Änderungen bis zum letzten Moment 

Ursula Witten, deren Ehemann lange Jahre als Hausarzt in Nümbrecht praktiziert hat, begründete ihre Enthaltung damit, dass sie bezweifle, dass sich in Zeiten des Ärztemangels ausreichend qualifizierte Ärzte finden lassen. Wenn aber ein Arzt-Sitz ans KMVZ gehe, falle dieser, wenn er ein Jahr unbesetzt bleibt, weg. Das, so Rainer Galunder, lasse sich aber durch das Verpflichten eines „Miet-Arzt“ verhindern.

Iris Kunadt begründete ihr Nein mit ähnlichen Zweifeln, da bisher schon alle Versuche, Ärzte für Nümbrecht zu finden, gescheitert seien.

Bis zum letzten Moment hatte die Nümbrechter Verwaltung nach Hinweisen der Aufsichtsbehörde beim Oberbergischen Kreis inhaltliche und redaktionelle Änderungen im Gesellschaftervertrag vorgenommen, ehe der beschlossen wurde. Das 13-seitige Papier geht jetzt zur Prüfung noch einmal an den Kreis.

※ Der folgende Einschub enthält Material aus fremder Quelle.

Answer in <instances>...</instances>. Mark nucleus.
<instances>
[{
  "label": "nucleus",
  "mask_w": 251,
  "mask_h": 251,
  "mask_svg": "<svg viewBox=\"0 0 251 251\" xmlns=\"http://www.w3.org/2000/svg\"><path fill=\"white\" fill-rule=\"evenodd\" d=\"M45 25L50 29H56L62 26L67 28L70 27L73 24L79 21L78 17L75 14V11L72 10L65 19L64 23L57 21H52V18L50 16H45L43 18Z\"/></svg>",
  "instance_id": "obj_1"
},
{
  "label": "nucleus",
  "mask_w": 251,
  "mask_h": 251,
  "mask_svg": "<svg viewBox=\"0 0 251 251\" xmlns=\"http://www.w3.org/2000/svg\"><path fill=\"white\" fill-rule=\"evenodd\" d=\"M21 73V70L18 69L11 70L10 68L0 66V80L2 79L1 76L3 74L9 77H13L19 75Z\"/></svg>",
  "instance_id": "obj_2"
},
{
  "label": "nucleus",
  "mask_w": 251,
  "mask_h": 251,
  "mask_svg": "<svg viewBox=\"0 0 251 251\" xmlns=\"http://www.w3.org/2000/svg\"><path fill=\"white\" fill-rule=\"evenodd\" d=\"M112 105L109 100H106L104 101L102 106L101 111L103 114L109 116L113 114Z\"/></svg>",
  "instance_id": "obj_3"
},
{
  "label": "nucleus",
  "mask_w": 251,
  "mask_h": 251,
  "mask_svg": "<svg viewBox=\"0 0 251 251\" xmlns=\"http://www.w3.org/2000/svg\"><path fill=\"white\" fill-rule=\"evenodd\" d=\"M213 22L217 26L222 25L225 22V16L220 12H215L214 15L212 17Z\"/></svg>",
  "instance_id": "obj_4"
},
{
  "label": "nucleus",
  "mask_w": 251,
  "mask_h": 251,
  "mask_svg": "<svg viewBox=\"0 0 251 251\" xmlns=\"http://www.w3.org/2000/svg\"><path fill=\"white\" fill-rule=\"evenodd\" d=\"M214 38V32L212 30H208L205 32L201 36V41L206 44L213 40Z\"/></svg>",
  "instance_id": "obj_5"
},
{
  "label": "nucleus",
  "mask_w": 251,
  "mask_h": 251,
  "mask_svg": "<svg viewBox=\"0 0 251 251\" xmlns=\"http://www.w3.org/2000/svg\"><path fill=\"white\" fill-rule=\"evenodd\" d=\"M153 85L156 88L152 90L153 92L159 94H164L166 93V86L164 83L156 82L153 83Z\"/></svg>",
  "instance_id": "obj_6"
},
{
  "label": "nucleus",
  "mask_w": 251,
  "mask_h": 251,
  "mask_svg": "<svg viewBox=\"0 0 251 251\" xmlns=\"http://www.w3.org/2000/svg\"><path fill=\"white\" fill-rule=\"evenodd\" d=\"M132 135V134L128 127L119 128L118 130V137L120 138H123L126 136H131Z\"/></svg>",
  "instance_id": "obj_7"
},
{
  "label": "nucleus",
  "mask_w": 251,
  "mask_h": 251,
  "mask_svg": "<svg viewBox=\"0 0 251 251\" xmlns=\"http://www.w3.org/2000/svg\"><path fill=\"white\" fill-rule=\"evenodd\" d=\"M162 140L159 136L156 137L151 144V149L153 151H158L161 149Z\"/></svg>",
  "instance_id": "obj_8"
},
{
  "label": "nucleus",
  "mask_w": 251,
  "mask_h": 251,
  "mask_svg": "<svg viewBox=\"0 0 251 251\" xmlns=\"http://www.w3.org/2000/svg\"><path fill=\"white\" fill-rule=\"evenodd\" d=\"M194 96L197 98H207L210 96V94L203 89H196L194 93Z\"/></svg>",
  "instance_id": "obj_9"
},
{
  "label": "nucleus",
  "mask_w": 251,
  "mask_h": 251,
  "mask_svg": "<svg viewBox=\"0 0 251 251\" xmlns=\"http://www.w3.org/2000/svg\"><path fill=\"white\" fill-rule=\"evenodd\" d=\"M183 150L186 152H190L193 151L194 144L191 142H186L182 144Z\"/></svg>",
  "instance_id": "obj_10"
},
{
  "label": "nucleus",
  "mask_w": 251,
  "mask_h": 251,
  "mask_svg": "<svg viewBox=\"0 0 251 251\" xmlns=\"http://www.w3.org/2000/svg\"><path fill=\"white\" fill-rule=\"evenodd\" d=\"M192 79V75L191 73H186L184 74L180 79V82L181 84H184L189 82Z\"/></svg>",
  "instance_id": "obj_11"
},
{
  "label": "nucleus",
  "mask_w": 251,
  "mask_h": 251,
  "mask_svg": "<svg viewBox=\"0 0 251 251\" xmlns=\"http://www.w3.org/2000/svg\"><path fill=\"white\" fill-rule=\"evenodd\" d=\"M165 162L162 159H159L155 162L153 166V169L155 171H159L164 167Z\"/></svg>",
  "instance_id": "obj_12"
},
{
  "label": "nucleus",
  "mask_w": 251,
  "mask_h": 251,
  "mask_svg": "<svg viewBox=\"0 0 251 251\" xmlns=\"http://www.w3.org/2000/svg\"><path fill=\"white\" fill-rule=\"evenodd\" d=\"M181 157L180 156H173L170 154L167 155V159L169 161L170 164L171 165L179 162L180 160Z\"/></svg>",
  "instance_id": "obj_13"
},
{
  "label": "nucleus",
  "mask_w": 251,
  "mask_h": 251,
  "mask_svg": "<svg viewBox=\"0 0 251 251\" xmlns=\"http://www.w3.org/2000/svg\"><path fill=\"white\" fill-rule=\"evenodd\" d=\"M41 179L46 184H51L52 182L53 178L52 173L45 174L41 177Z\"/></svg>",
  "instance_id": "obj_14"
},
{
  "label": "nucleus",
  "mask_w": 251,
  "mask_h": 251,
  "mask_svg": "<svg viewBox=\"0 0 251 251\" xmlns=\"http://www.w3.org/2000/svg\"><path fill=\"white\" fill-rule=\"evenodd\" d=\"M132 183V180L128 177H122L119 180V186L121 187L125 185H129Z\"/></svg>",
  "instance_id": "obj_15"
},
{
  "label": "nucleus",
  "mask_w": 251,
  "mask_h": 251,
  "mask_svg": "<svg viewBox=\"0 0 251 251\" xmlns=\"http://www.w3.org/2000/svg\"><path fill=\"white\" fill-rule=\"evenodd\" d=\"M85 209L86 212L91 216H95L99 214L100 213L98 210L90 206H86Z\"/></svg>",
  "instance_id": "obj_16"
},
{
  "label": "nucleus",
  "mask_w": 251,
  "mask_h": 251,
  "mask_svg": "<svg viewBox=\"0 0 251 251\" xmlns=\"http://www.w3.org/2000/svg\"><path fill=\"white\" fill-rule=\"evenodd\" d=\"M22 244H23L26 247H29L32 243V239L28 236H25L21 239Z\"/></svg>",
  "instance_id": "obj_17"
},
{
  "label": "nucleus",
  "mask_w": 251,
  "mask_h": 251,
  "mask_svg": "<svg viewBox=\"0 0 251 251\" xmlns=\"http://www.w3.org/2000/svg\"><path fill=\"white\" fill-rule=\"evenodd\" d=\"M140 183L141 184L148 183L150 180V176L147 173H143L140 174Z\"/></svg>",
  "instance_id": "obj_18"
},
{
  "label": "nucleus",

Maximales Risiko: 325.000 Euro

Das finanzielle Risiko liegt für die Gemeinde bei maximal 325.000 Euro, wovon 300.000 Euro aber eine Rückbürgschaft sind, die — wenn im KMVZ korrekt abgerechnet wird — nicht angetastet werden muss. „Und wenn doch, dann haften da ja auch noch andere“, sagte Frommhold.

Die KMVZ Nümbrecht GmbH befindet sich jetzt zunächst in Gründung. Seitens der Gemeindeverwaltung soll Wirtschaftsförderer Benjamin Häcke Prokura erhalten.